Problem to solve:
Copy each line exactly. Drop every picture.

Task inputs:
- - - - - - -
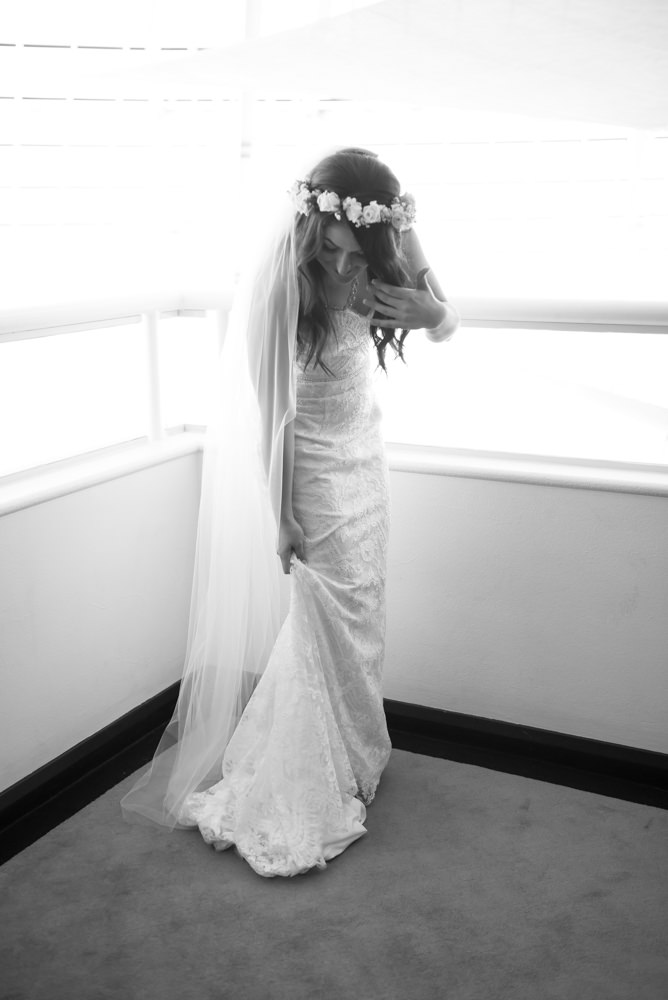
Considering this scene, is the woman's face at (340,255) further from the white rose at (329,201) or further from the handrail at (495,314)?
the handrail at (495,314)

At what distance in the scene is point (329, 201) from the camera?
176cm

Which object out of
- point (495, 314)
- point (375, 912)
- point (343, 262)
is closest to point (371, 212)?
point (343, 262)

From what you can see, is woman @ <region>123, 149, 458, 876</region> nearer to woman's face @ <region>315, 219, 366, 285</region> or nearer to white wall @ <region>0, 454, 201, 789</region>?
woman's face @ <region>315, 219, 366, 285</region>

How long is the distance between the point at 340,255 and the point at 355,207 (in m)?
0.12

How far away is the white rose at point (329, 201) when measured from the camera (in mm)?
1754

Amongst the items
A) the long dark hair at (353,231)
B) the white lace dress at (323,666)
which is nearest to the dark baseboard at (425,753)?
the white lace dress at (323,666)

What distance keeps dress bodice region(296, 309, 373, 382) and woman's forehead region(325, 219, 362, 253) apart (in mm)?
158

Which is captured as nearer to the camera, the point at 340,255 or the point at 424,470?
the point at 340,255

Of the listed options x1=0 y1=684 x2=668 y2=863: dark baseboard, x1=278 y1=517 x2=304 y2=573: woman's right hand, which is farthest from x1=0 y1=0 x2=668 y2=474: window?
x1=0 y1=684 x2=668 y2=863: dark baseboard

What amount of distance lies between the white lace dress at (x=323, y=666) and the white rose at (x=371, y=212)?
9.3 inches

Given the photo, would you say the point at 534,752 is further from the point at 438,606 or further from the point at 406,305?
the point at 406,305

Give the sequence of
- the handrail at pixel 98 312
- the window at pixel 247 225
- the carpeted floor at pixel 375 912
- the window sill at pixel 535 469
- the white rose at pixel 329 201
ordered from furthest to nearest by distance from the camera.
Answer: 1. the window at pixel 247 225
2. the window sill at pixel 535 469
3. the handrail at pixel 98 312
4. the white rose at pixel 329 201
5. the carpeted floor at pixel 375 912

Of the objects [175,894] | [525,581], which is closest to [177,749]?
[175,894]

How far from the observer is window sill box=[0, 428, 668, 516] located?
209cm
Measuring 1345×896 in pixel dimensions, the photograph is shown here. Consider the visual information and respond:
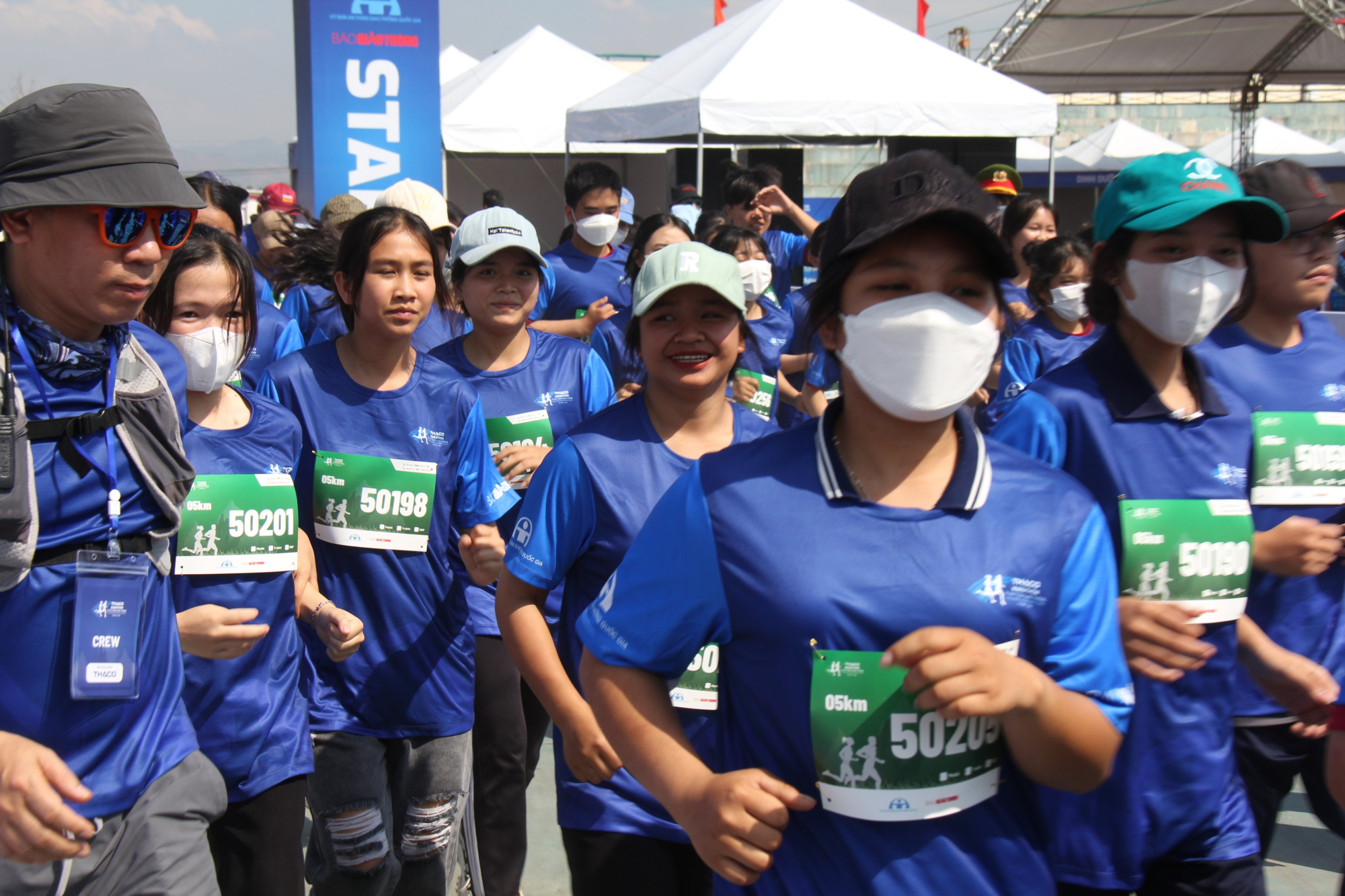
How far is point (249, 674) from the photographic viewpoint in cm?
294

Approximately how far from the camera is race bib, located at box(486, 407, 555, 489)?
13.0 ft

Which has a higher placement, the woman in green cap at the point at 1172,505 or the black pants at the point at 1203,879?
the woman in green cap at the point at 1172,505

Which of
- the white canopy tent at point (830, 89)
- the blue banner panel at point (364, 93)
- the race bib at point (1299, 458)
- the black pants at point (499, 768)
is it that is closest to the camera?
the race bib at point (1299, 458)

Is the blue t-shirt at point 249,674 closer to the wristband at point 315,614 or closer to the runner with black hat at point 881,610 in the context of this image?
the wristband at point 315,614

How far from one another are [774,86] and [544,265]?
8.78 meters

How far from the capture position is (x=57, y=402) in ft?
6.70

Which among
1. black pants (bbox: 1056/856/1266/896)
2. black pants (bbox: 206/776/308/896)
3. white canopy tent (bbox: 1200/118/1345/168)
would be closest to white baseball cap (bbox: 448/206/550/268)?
- - - - - - -
Reply:
Considering this scene, is the woman's face at (340,255) further from the white rose at (329,201) or further from the handrail at (495,314)?
the handrail at (495,314)

At what distance in the scene is point (329, 201) from the camera?
176cm

Which object out of
- point (495, 314)
- point (375, 912)
- point (343, 262)
is closest to point (371, 212)?
point (343, 262)

From what you can see, is woman @ <region>123, 149, 458, 876</region> nearer to woman's face @ <region>315, 219, 366, 285</region> or nearer to white wall @ <region>0, 454, 201, 789</region>?
woman's face @ <region>315, 219, 366, 285</region>

How long is the distance between the point at 340,255 and the point at 355,207 (in m)?
0.12

How far away is the white rose at point (329, 201) when measured from the camera (in mm)?
1754

Amongst the items
A) the long dark hair at (353,231)
B) the white lace dress at (323,666)
which is nearest to the dark baseboard at (425,753)?
the white lace dress at (323,666)

What distance keeps dress bodice region(296, 309, 373, 382) and woman's forehead region(325, 219, 362, 253) apart (in mm)?
158

Which is captured as nearer to the camera, the point at 340,255 or the point at 424,470?
the point at 340,255

Of the listed options x1=0 y1=684 x2=668 y2=863: dark baseboard, x1=278 y1=517 x2=304 y2=573: woman's right hand, which is farthest from x1=0 y1=0 x2=668 y2=474: window?
x1=0 y1=684 x2=668 y2=863: dark baseboard

What amount of distance lies between the white lace dress at (x=323, y=666) and the white rose at (x=371, y=212)?
9.3 inches

Given the photo, would you say the point at 534,752 is further from the point at 438,606 or further from the point at 406,305?
the point at 406,305

Give the sequence of
- the handrail at pixel 98 312
- the window at pixel 247 225
- the carpeted floor at pixel 375 912
- the window sill at pixel 535 469
- the white rose at pixel 329 201
ordered from furthest to nearest by distance from the camera.
Answer: 1. the window at pixel 247 225
2. the window sill at pixel 535 469
3. the handrail at pixel 98 312
4. the white rose at pixel 329 201
5. the carpeted floor at pixel 375 912

Of the objects [175,894] | [525,581], which is closest to [177,749]?
[175,894]

How far from the observer is window sill box=[0, 428, 668, 516] located?
209cm
Measuring 1345×896 in pixel dimensions, the photograph is shown here. Consider the visual information and respond:
How far is point (249, 674) from the photographic viewpoint in cm?
294

Approximately how far from the camera is race bib, located at box(486, 407, 555, 489)?
13.0 ft

Which has a higher placement, the woman in green cap at the point at 1172,505 or the black pants at the point at 1203,879?
the woman in green cap at the point at 1172,505

Which of
- the white canopy tent at point (830, 89)
- the blue banner panel at point (364, 93)
- the race bib at point (1299, 458)
- the black pants at point (499, 768)
is it that is closest to the camera?
the race bib at point (1299, 458)

Is the blue t-shirt at point 249,674 closer to the wristband at point 315,614 or closer to the runner with black hat at point 881,610 in the context of this image?
the wristband at point 315,614

How far from one another are [774,86] and [544,265]?
8.78 meters

How far from the capture position is (x=57, y=402) in ft?
6.70

Which among
1. black pants (bbox: 1056/856/1266/896)
2. black pants (bbox: 206/776/308/896)
3. white canopy tent (bbox: 1200/118/1345/168)
would be closest to white baseball cap (bbox: 448/206/550/268)?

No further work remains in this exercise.